Will you run the game through a quality control process similar to that typically used for AAA games? Q&A can be a lengthy process for AAA games, and you either need to employ quite a few people or pay to outsource this.

How about marketing? Those multi-million dollar budgets for AAA games include a large portion for marketing as well.

Are you planning to target consoles? It (usually) isn't free to become a licensed developer for consoles.

Will your game use any existing intellectual property? Unless it's all original, you'll need to pay licencing fees for the IP as well.

How about legal services? You'll need a lawyer to provide appropriate employment contracts, assignments of rights, etc. and to look over agreements with any closed platforms (such as consoles) you wish to distribute on.

Want to get your game physically boxed and in stores? This costs an absolute fortune, especially if you want decent placement in stores.

Don't forget the costs of running a business (business registration, copyright and trademark registration, rent, utilities, etc.) and taxes. You might need to hire another person or people to handle this stuff for you, and that's more staff to be paid on top of these costs.

You can absolutely make a game for significantly lower costs, but unless you're going to cut a lot of corners and take a lot of cost-cutting measures you probably can't produce a game of AAA quality with all of the same quality-control, marketing, distribution, etc.

- Jason Astle-Adams

I'm talking about a game with scripts as complex as the industry, but with graphics made by novices. I'm really hellbent on this notion that the game be built first, then me being taught how to expand it. I don't even think it would be difficult. The expert would be making most of the game. I'd just be adding items, abilities, (with some help) vehicles, structures, characters, containers, scenery. And all that stuff would already be coded, I would just be modifying code a little bit.

Also, I imagine that making all the art for a great game takes a long time... but I can't imagine scripting taking a long time. Its not like there aren't geniuses out there who can code a completely functional game in a week. The industry just wants you to think that its harder than it really is.

In my opinion games could be a lot different than they are today. Like for example... halo only has a handful of guns and vehicles. Theres no reason why they couldn't release a halo with 100 guns and 100 vehicles. They just don't. Its just the way the world is.

Game production is way easier than anything else. Way easier than how the world's infrastructure was created. Way easier than manufacturing. Way easier than it was to craft the computers themselves.

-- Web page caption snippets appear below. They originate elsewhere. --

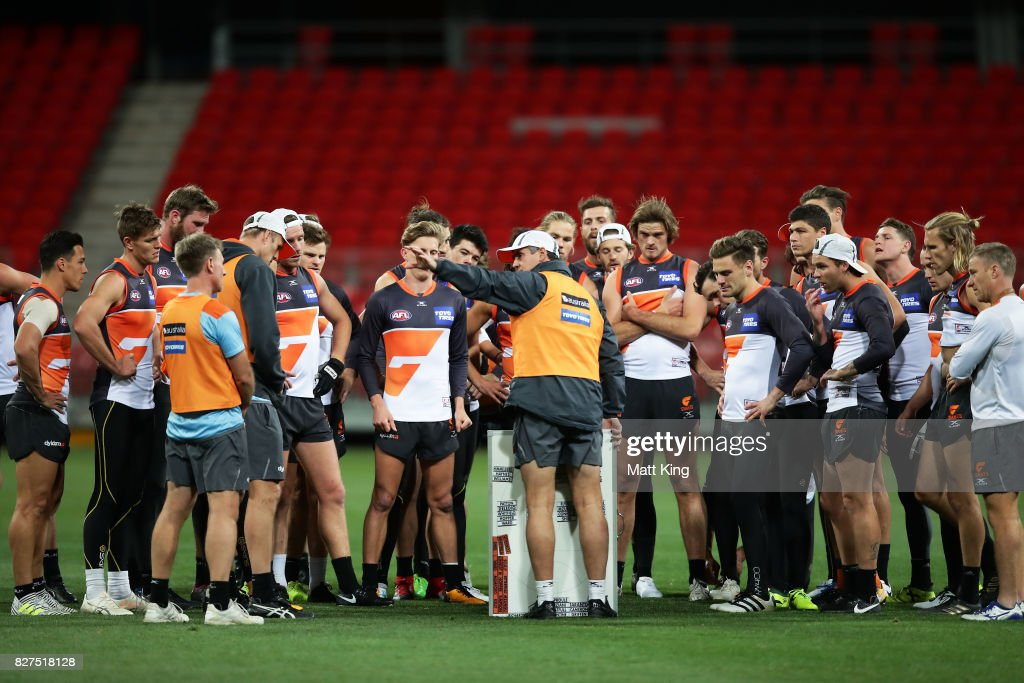 Giants head coach Leon Cameron talks ti players during a Greater Western Sydney Giants AFL training session at Spotless Stadium on August 8, 2017 in Sydney, Australia.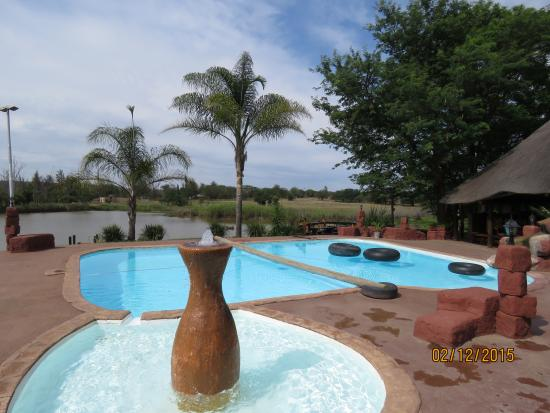 Modimolle (Nylstroom), Sudáfrica: Pool and Restaurant
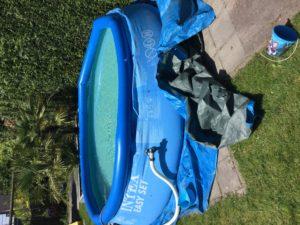 Ja hoor, het zwembad staat weer.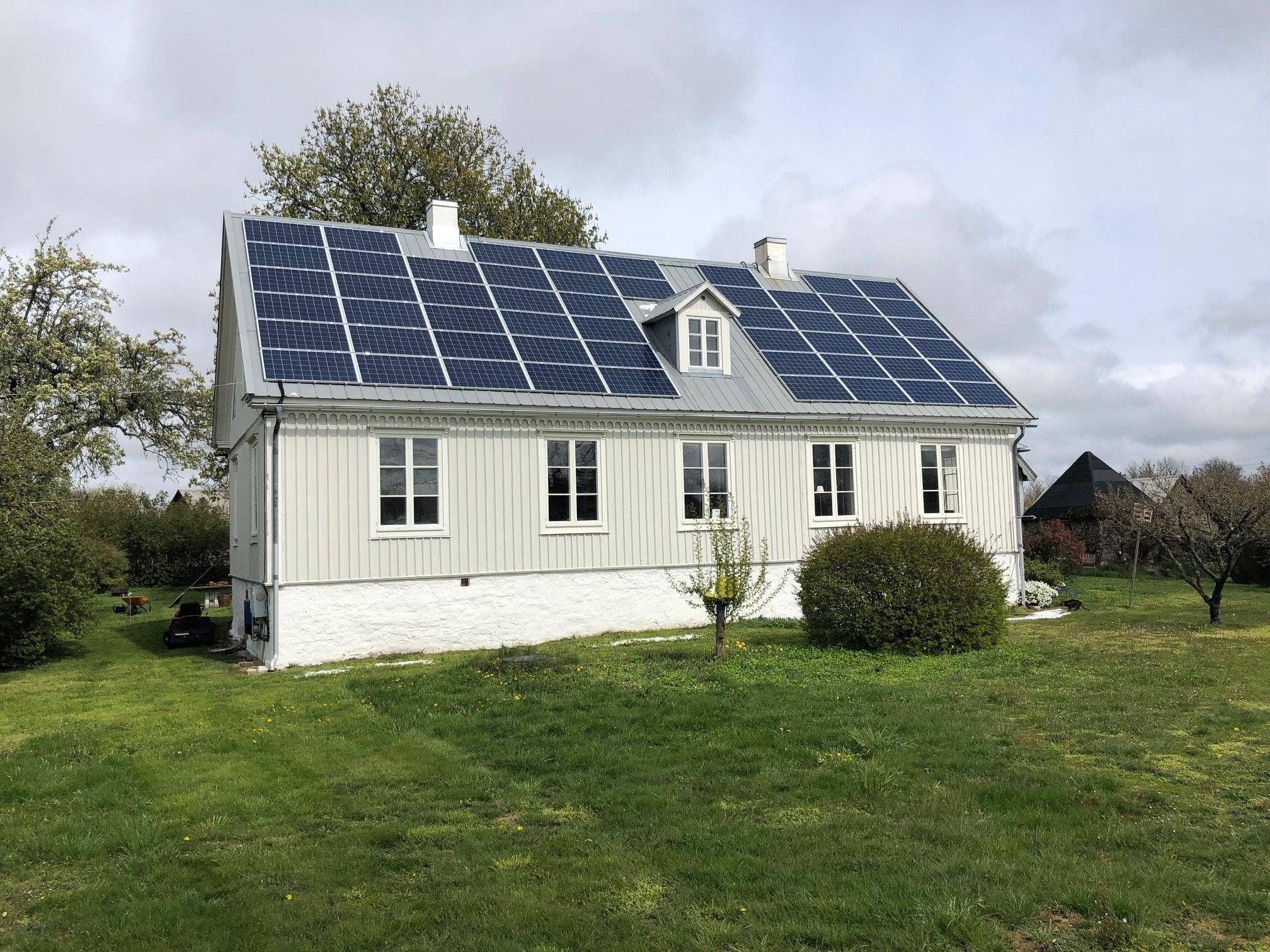 Bild på solceller i Löttorp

Its like this is a stupid cat and mouse game between me and the universe. I come and I complain that it should be a different. I complain that there should be more games. That the games should be more expansive. That the titles out right now are great but there just isn't that much content in them.

Unless I learn to produce games myself I can never prove how easy it is. So its never going anywhere.

Alls I know is that they're a combination of clients, servers, databases, websites, and software used to maintain/expand them. I think all games are easy to make. Its just what I believe.